──────── Excerpted passage

Wednesday, October 27, 2010

a recommendation

Hinds' Feet On High Places, by Hannah Hurnard (Delightfully Illustrated and Arranged for Children by Dian Layton)

Excerpt from pages 108-111

"At last she put her hand in His and said softly, "My Lord, I will tell You what I learned."

"Tell me," He answered gently.

"First," she said, "I learned that I must accept with joy every path that You lead me on and everything that You let happen to me.  I am not to try to get away from what You want for me; I am to lay down my own desires and be Your little handmaiden, Acceptance-With-Joy."

He nodded without speaking and she went on.  "Then I learned that I must forgive when others are allowed to hurt me.  I am to say, 'Here I am, Your little handmaiden Bearing-With-Love.'  Then I will have the power to bring good out of the bad things that happen to me."

He nodded again and she smiled happily.

"The third thing I learned was that You, my Shepherd King, never looked at me as I was--weak and crooked and fearful.  You saw me as I would be when You had done what You promised.  You always treated me as though I were already the King's daughter and not poor little Much-Afraid."  She stopped and looked up into His face.  "Oh, King, I want to treat others the way You have treated me!"

He smiled at her with a very lovely smile and nodded for her to keep on.

"The fourth thing was really the first lesson I learned up here, on the High Places.  Everything that happens in life, no matter how crooked and ugly it may seem to be, can be changed if I treat it with love, forgiveness, and obedience to Your will."

"You let us meet with the bad and wrong things that You want changed.  Maybe that is why we are in this world.  You want the sorrow and suffering, the ugly and wrong things, to be made into something beautiful.  You want us to overcome evil with good."

At last He spoke.  "You have learned well.  Because of these lessons, I was able to change you from limping, crippled Much-Afraid into Grace and Glory with the hinds' feet.  Now you can run and leap on the mountains."

────────────────
──────── Recorded information

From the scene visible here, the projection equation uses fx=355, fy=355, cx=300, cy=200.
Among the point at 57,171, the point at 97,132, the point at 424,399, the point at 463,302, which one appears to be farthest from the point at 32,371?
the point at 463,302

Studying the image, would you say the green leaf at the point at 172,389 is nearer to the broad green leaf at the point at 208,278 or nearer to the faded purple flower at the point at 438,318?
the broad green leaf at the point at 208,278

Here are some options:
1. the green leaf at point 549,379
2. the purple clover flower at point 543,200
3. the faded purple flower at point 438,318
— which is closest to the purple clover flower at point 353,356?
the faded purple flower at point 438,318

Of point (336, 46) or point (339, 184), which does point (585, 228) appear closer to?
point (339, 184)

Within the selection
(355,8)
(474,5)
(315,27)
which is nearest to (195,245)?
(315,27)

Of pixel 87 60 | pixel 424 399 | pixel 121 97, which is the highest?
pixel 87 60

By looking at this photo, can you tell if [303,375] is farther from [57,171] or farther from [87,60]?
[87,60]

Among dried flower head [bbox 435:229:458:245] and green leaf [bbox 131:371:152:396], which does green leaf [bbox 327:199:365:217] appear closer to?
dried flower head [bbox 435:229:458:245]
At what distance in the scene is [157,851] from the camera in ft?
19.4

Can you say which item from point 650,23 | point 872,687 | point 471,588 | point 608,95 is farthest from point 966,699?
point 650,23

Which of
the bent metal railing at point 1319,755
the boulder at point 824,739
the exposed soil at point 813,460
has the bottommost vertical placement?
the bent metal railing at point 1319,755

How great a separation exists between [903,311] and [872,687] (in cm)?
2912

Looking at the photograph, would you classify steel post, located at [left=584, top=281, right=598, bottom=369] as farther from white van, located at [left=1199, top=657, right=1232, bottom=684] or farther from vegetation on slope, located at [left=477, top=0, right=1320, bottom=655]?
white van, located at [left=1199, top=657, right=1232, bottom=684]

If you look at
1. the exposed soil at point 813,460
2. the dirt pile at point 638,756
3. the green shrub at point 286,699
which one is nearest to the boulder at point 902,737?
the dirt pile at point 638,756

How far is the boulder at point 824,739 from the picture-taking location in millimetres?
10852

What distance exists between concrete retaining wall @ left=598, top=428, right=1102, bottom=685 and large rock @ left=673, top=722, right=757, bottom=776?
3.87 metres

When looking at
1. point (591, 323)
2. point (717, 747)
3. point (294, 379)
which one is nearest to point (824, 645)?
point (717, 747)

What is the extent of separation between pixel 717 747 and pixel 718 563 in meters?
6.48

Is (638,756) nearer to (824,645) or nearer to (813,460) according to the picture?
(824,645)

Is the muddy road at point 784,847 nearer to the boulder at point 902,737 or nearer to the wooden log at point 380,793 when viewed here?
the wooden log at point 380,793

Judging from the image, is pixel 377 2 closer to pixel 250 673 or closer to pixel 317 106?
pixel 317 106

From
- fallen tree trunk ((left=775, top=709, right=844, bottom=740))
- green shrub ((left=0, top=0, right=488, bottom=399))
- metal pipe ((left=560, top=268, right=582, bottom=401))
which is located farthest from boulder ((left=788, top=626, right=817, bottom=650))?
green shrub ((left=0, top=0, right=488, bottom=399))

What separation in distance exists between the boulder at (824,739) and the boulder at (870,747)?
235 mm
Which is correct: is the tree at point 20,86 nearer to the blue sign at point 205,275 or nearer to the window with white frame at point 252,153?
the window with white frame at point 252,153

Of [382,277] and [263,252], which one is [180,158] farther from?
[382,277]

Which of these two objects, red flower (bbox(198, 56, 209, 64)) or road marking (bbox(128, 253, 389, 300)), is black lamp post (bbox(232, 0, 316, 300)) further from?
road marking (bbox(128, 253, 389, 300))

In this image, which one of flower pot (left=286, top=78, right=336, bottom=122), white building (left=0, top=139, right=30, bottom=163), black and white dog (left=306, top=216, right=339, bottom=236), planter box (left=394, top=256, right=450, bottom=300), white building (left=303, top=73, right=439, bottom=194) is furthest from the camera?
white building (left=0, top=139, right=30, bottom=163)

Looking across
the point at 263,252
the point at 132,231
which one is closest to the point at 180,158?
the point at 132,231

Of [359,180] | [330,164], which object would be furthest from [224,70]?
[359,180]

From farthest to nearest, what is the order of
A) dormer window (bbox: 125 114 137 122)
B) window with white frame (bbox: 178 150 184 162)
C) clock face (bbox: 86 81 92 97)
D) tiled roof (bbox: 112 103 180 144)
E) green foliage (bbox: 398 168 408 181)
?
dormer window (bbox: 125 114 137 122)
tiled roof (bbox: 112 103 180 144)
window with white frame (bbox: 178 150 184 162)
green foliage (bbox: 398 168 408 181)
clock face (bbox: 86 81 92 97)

────────────────

• Questions on the material:
1) Repeat the part of the Hinds' Feet On High Places excerpt starting with "He nodded again" and going on through "to keep on.".
2) In the Hinds' Feet On High Places excerpt, into whom does the King say he was able to change Much-Afraid?

• Set of answers:
1)
He nodded again and she smiled happily.

"The third thing I learned was that You, my Shepherd King, never looked at me as I was--weak and crooked and fearful.  You saw me as I would be when You had done what You promised.  You always treated me as though I were already the King's daughter and not poor little Much-Afraid."  She stopped and looked up into His face.  "Oh, King, I want to treat others the way You have treated me!"

He smiled at her with a very lovely smile and nodded for her to keep on.

2) Grace and Glory with the hinds' feet.